Le Premier ministre avec la directrice du Centre de détention de Roanne



"Rappelons-nous cette expression terrible, qu'on entend heureusement de moins en moins "croupir en prison". Voilà exactement ce qu'il s'agit d'éviter !"
, a-t-il déclaré, estimant que "la prison d'aujourd'hui n'a plus grand chose à voir avec la prison d'hier".

Le nouvel établissement pénitentiaire de Roanne (30 800 mètres carrés) , construit par Eiffage, s'inscrit dans le programme de la Loi d'orientation et de programmation pour la justice (LOPJ). Outre les installations déjà évoquées, il comprend trois quartiers dont deux de 240 places chacun pour les détenus hommes et un de 90 places pour les détenues. Il comprend un quartier d'accueil de 30 places réservé aux nouveaux arrivants et un quartier d'isolement de 12 places pour les détenus que le magistrat instructeur, ou le chef d'établissement (une directrice en la personne d'Isabelle Chailloux) a jugé nécessaire de séparer des autres détenus... 290 personnes appartenant à l'administration pénitentiaire y travailleront. Plus 40 personnes pour la restauration, blanchisserie, logistique, etc. Le groupe de BTP Eiffage reste le priopriétaire des bâtiments pour environs 28 ans. L’administration pénitentiaire est donc locataire.


Alors que les officiels quittaient les lieux, quelques délégués syndicaux CGT ne cachaient pas leur colère. Ils n'ont pas eu l'entretien qu'ils espéraient avec Claude d’Harcourt, Directeur de l’Administration pénitentiaire. " On a été reçus par des gens, on ne sait pas qui, nous n'avons pas été entendus " , regrette Céline Palluaud. " On a noté depuis depuis qu'on est là des dysfonctionnements inhérents à la structure de l'établissement ". Près de 3500 selon elle ! Des gâches électriques des portes aux bouches d'égoût non scellées, aux panneaux de basket mal fixés, en passant par des grilles mal disposées. "Ce soir, on commence à mettre en place des rondes de nuit avec des équipes complètes et on a un mirador qui ne fonctionne pas ", déclare-t-elle. Un manque de personnel est aussi pointé du doigt.

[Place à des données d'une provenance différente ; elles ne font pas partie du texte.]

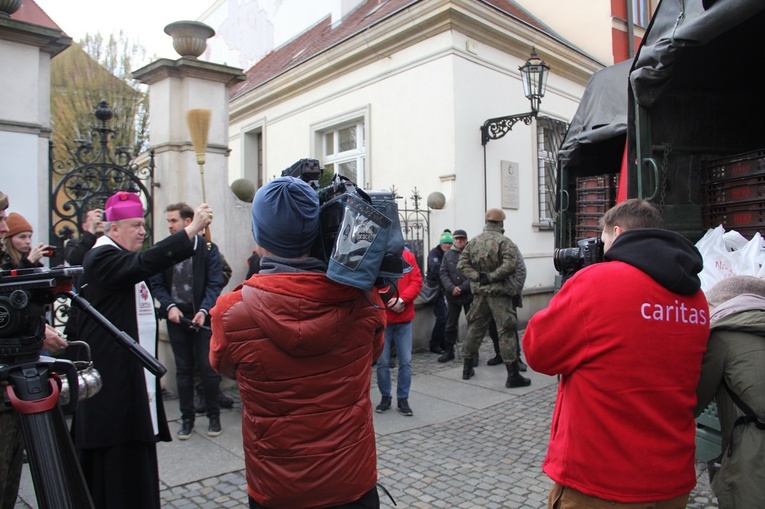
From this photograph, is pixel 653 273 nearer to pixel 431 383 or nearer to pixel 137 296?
pixel 137 296

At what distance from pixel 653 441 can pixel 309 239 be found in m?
1.37

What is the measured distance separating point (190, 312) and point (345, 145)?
8231 mm

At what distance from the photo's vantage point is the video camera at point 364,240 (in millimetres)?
1711

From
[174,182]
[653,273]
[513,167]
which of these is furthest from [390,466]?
[513,167]

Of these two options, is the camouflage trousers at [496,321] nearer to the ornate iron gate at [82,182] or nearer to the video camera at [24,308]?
the ornate iron gate at [82,182]

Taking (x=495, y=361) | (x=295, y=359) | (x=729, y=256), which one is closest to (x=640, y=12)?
(x=495, y=361)

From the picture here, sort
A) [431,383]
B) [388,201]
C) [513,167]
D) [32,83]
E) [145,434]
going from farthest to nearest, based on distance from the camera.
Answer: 1. [513,167]
2. [431,383]
3. [32,83]
4. [145,434]
5. [388,201]

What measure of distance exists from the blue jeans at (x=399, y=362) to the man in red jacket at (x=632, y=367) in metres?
3.60

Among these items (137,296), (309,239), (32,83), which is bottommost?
(137,296)

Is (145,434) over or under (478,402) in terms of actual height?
over

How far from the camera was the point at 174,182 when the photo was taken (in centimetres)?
615

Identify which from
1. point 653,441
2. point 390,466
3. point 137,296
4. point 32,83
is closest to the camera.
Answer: point 653,441

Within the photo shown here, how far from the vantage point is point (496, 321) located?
6.84 meters

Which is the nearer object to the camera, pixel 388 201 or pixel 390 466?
pixel 388 201
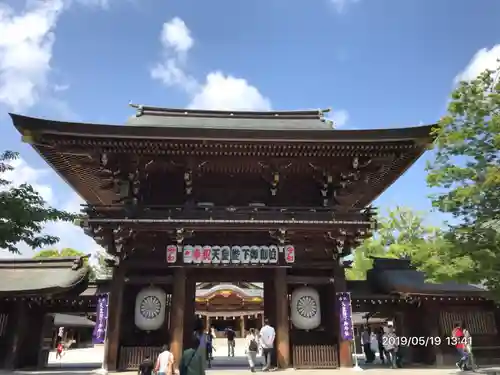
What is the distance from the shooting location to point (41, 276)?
17.3 metres

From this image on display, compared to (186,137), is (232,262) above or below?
below

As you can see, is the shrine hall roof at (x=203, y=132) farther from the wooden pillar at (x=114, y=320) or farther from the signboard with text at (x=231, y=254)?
the wooden pillar at (x=114, y=320)

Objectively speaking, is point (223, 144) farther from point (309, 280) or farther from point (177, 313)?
point (177, 313)

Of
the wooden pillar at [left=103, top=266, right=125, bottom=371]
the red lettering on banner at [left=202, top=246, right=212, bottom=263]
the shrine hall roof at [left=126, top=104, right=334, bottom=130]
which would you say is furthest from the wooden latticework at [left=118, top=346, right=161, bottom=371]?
the shrine hall roof at [left=126, top=104, right=334, bottom=130]

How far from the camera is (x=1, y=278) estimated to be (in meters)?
16.9

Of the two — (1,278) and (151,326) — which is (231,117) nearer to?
(151,326)

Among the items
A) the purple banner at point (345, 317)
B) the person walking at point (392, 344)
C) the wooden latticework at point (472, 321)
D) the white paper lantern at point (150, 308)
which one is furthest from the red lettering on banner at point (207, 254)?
the wooden latticework at point (472, 321)

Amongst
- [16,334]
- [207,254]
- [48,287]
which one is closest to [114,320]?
[48,287]

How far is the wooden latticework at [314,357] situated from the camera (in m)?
13.8

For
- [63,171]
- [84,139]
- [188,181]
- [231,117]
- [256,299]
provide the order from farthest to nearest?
[256,299] → [231,117] → [63,171] → [188,181] → [84,139]

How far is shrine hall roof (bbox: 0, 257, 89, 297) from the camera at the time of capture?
50.1 feet

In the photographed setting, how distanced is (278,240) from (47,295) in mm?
8831

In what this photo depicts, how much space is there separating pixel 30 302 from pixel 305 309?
422 inches

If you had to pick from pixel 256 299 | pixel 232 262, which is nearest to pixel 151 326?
pixel 232 262
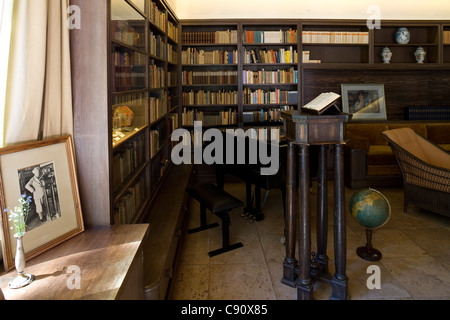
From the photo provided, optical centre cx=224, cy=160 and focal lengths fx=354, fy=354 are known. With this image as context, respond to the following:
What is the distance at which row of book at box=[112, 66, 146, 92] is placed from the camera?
2.32m

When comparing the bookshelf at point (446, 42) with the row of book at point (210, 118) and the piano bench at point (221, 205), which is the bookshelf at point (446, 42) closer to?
the row of book at point (210, 118)

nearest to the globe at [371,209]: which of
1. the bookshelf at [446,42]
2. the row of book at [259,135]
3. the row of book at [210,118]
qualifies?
the row of book at [259,135]

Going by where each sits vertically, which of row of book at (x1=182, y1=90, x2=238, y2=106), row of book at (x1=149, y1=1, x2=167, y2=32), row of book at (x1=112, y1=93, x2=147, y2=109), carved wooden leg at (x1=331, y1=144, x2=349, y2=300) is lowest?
carved wooden leg at (x1=331, y1=144, x2=349, y2=300)

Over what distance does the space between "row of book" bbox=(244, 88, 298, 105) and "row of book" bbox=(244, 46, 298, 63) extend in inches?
18.7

Rachida Dati en compagnie de la Maire de Roanne Laure Deroche

A une semaine de l'arrivée des premiers détenus, la directrice dément formellement un manque de personnel. Quant aux problèmes techniques, que dénonce aussi l'UFAP (L'Union Fédérale Autonome Pénitentiaire) qui a boycotté l'inauguration,  elle estime que sur un chantier de cette importance, ce serait "s'illusionner" que de penser qu'il ne reste pas des "petits problèmes" à régler. Jean-Pierre Weiss estime de son côté que le chantier n'a pas été "traité trop vite" malgré des "conditions rapides". Le Directeur général de l'APIJ (Agence publique pour l'Immobilier de la Justice) évoque bien quelques sujets à traiter mais précise que c'est une "procédure classique" sur ce type de chantier. Le but est bien "d'offrir des conditions normales de détention" , a-t-il souligné.  Il n'envisage pas un scénario comme à Mont de Marsan où, en décembre dernier,  une panne électrique avait entraîné l'évacuation de la prison toute neuve.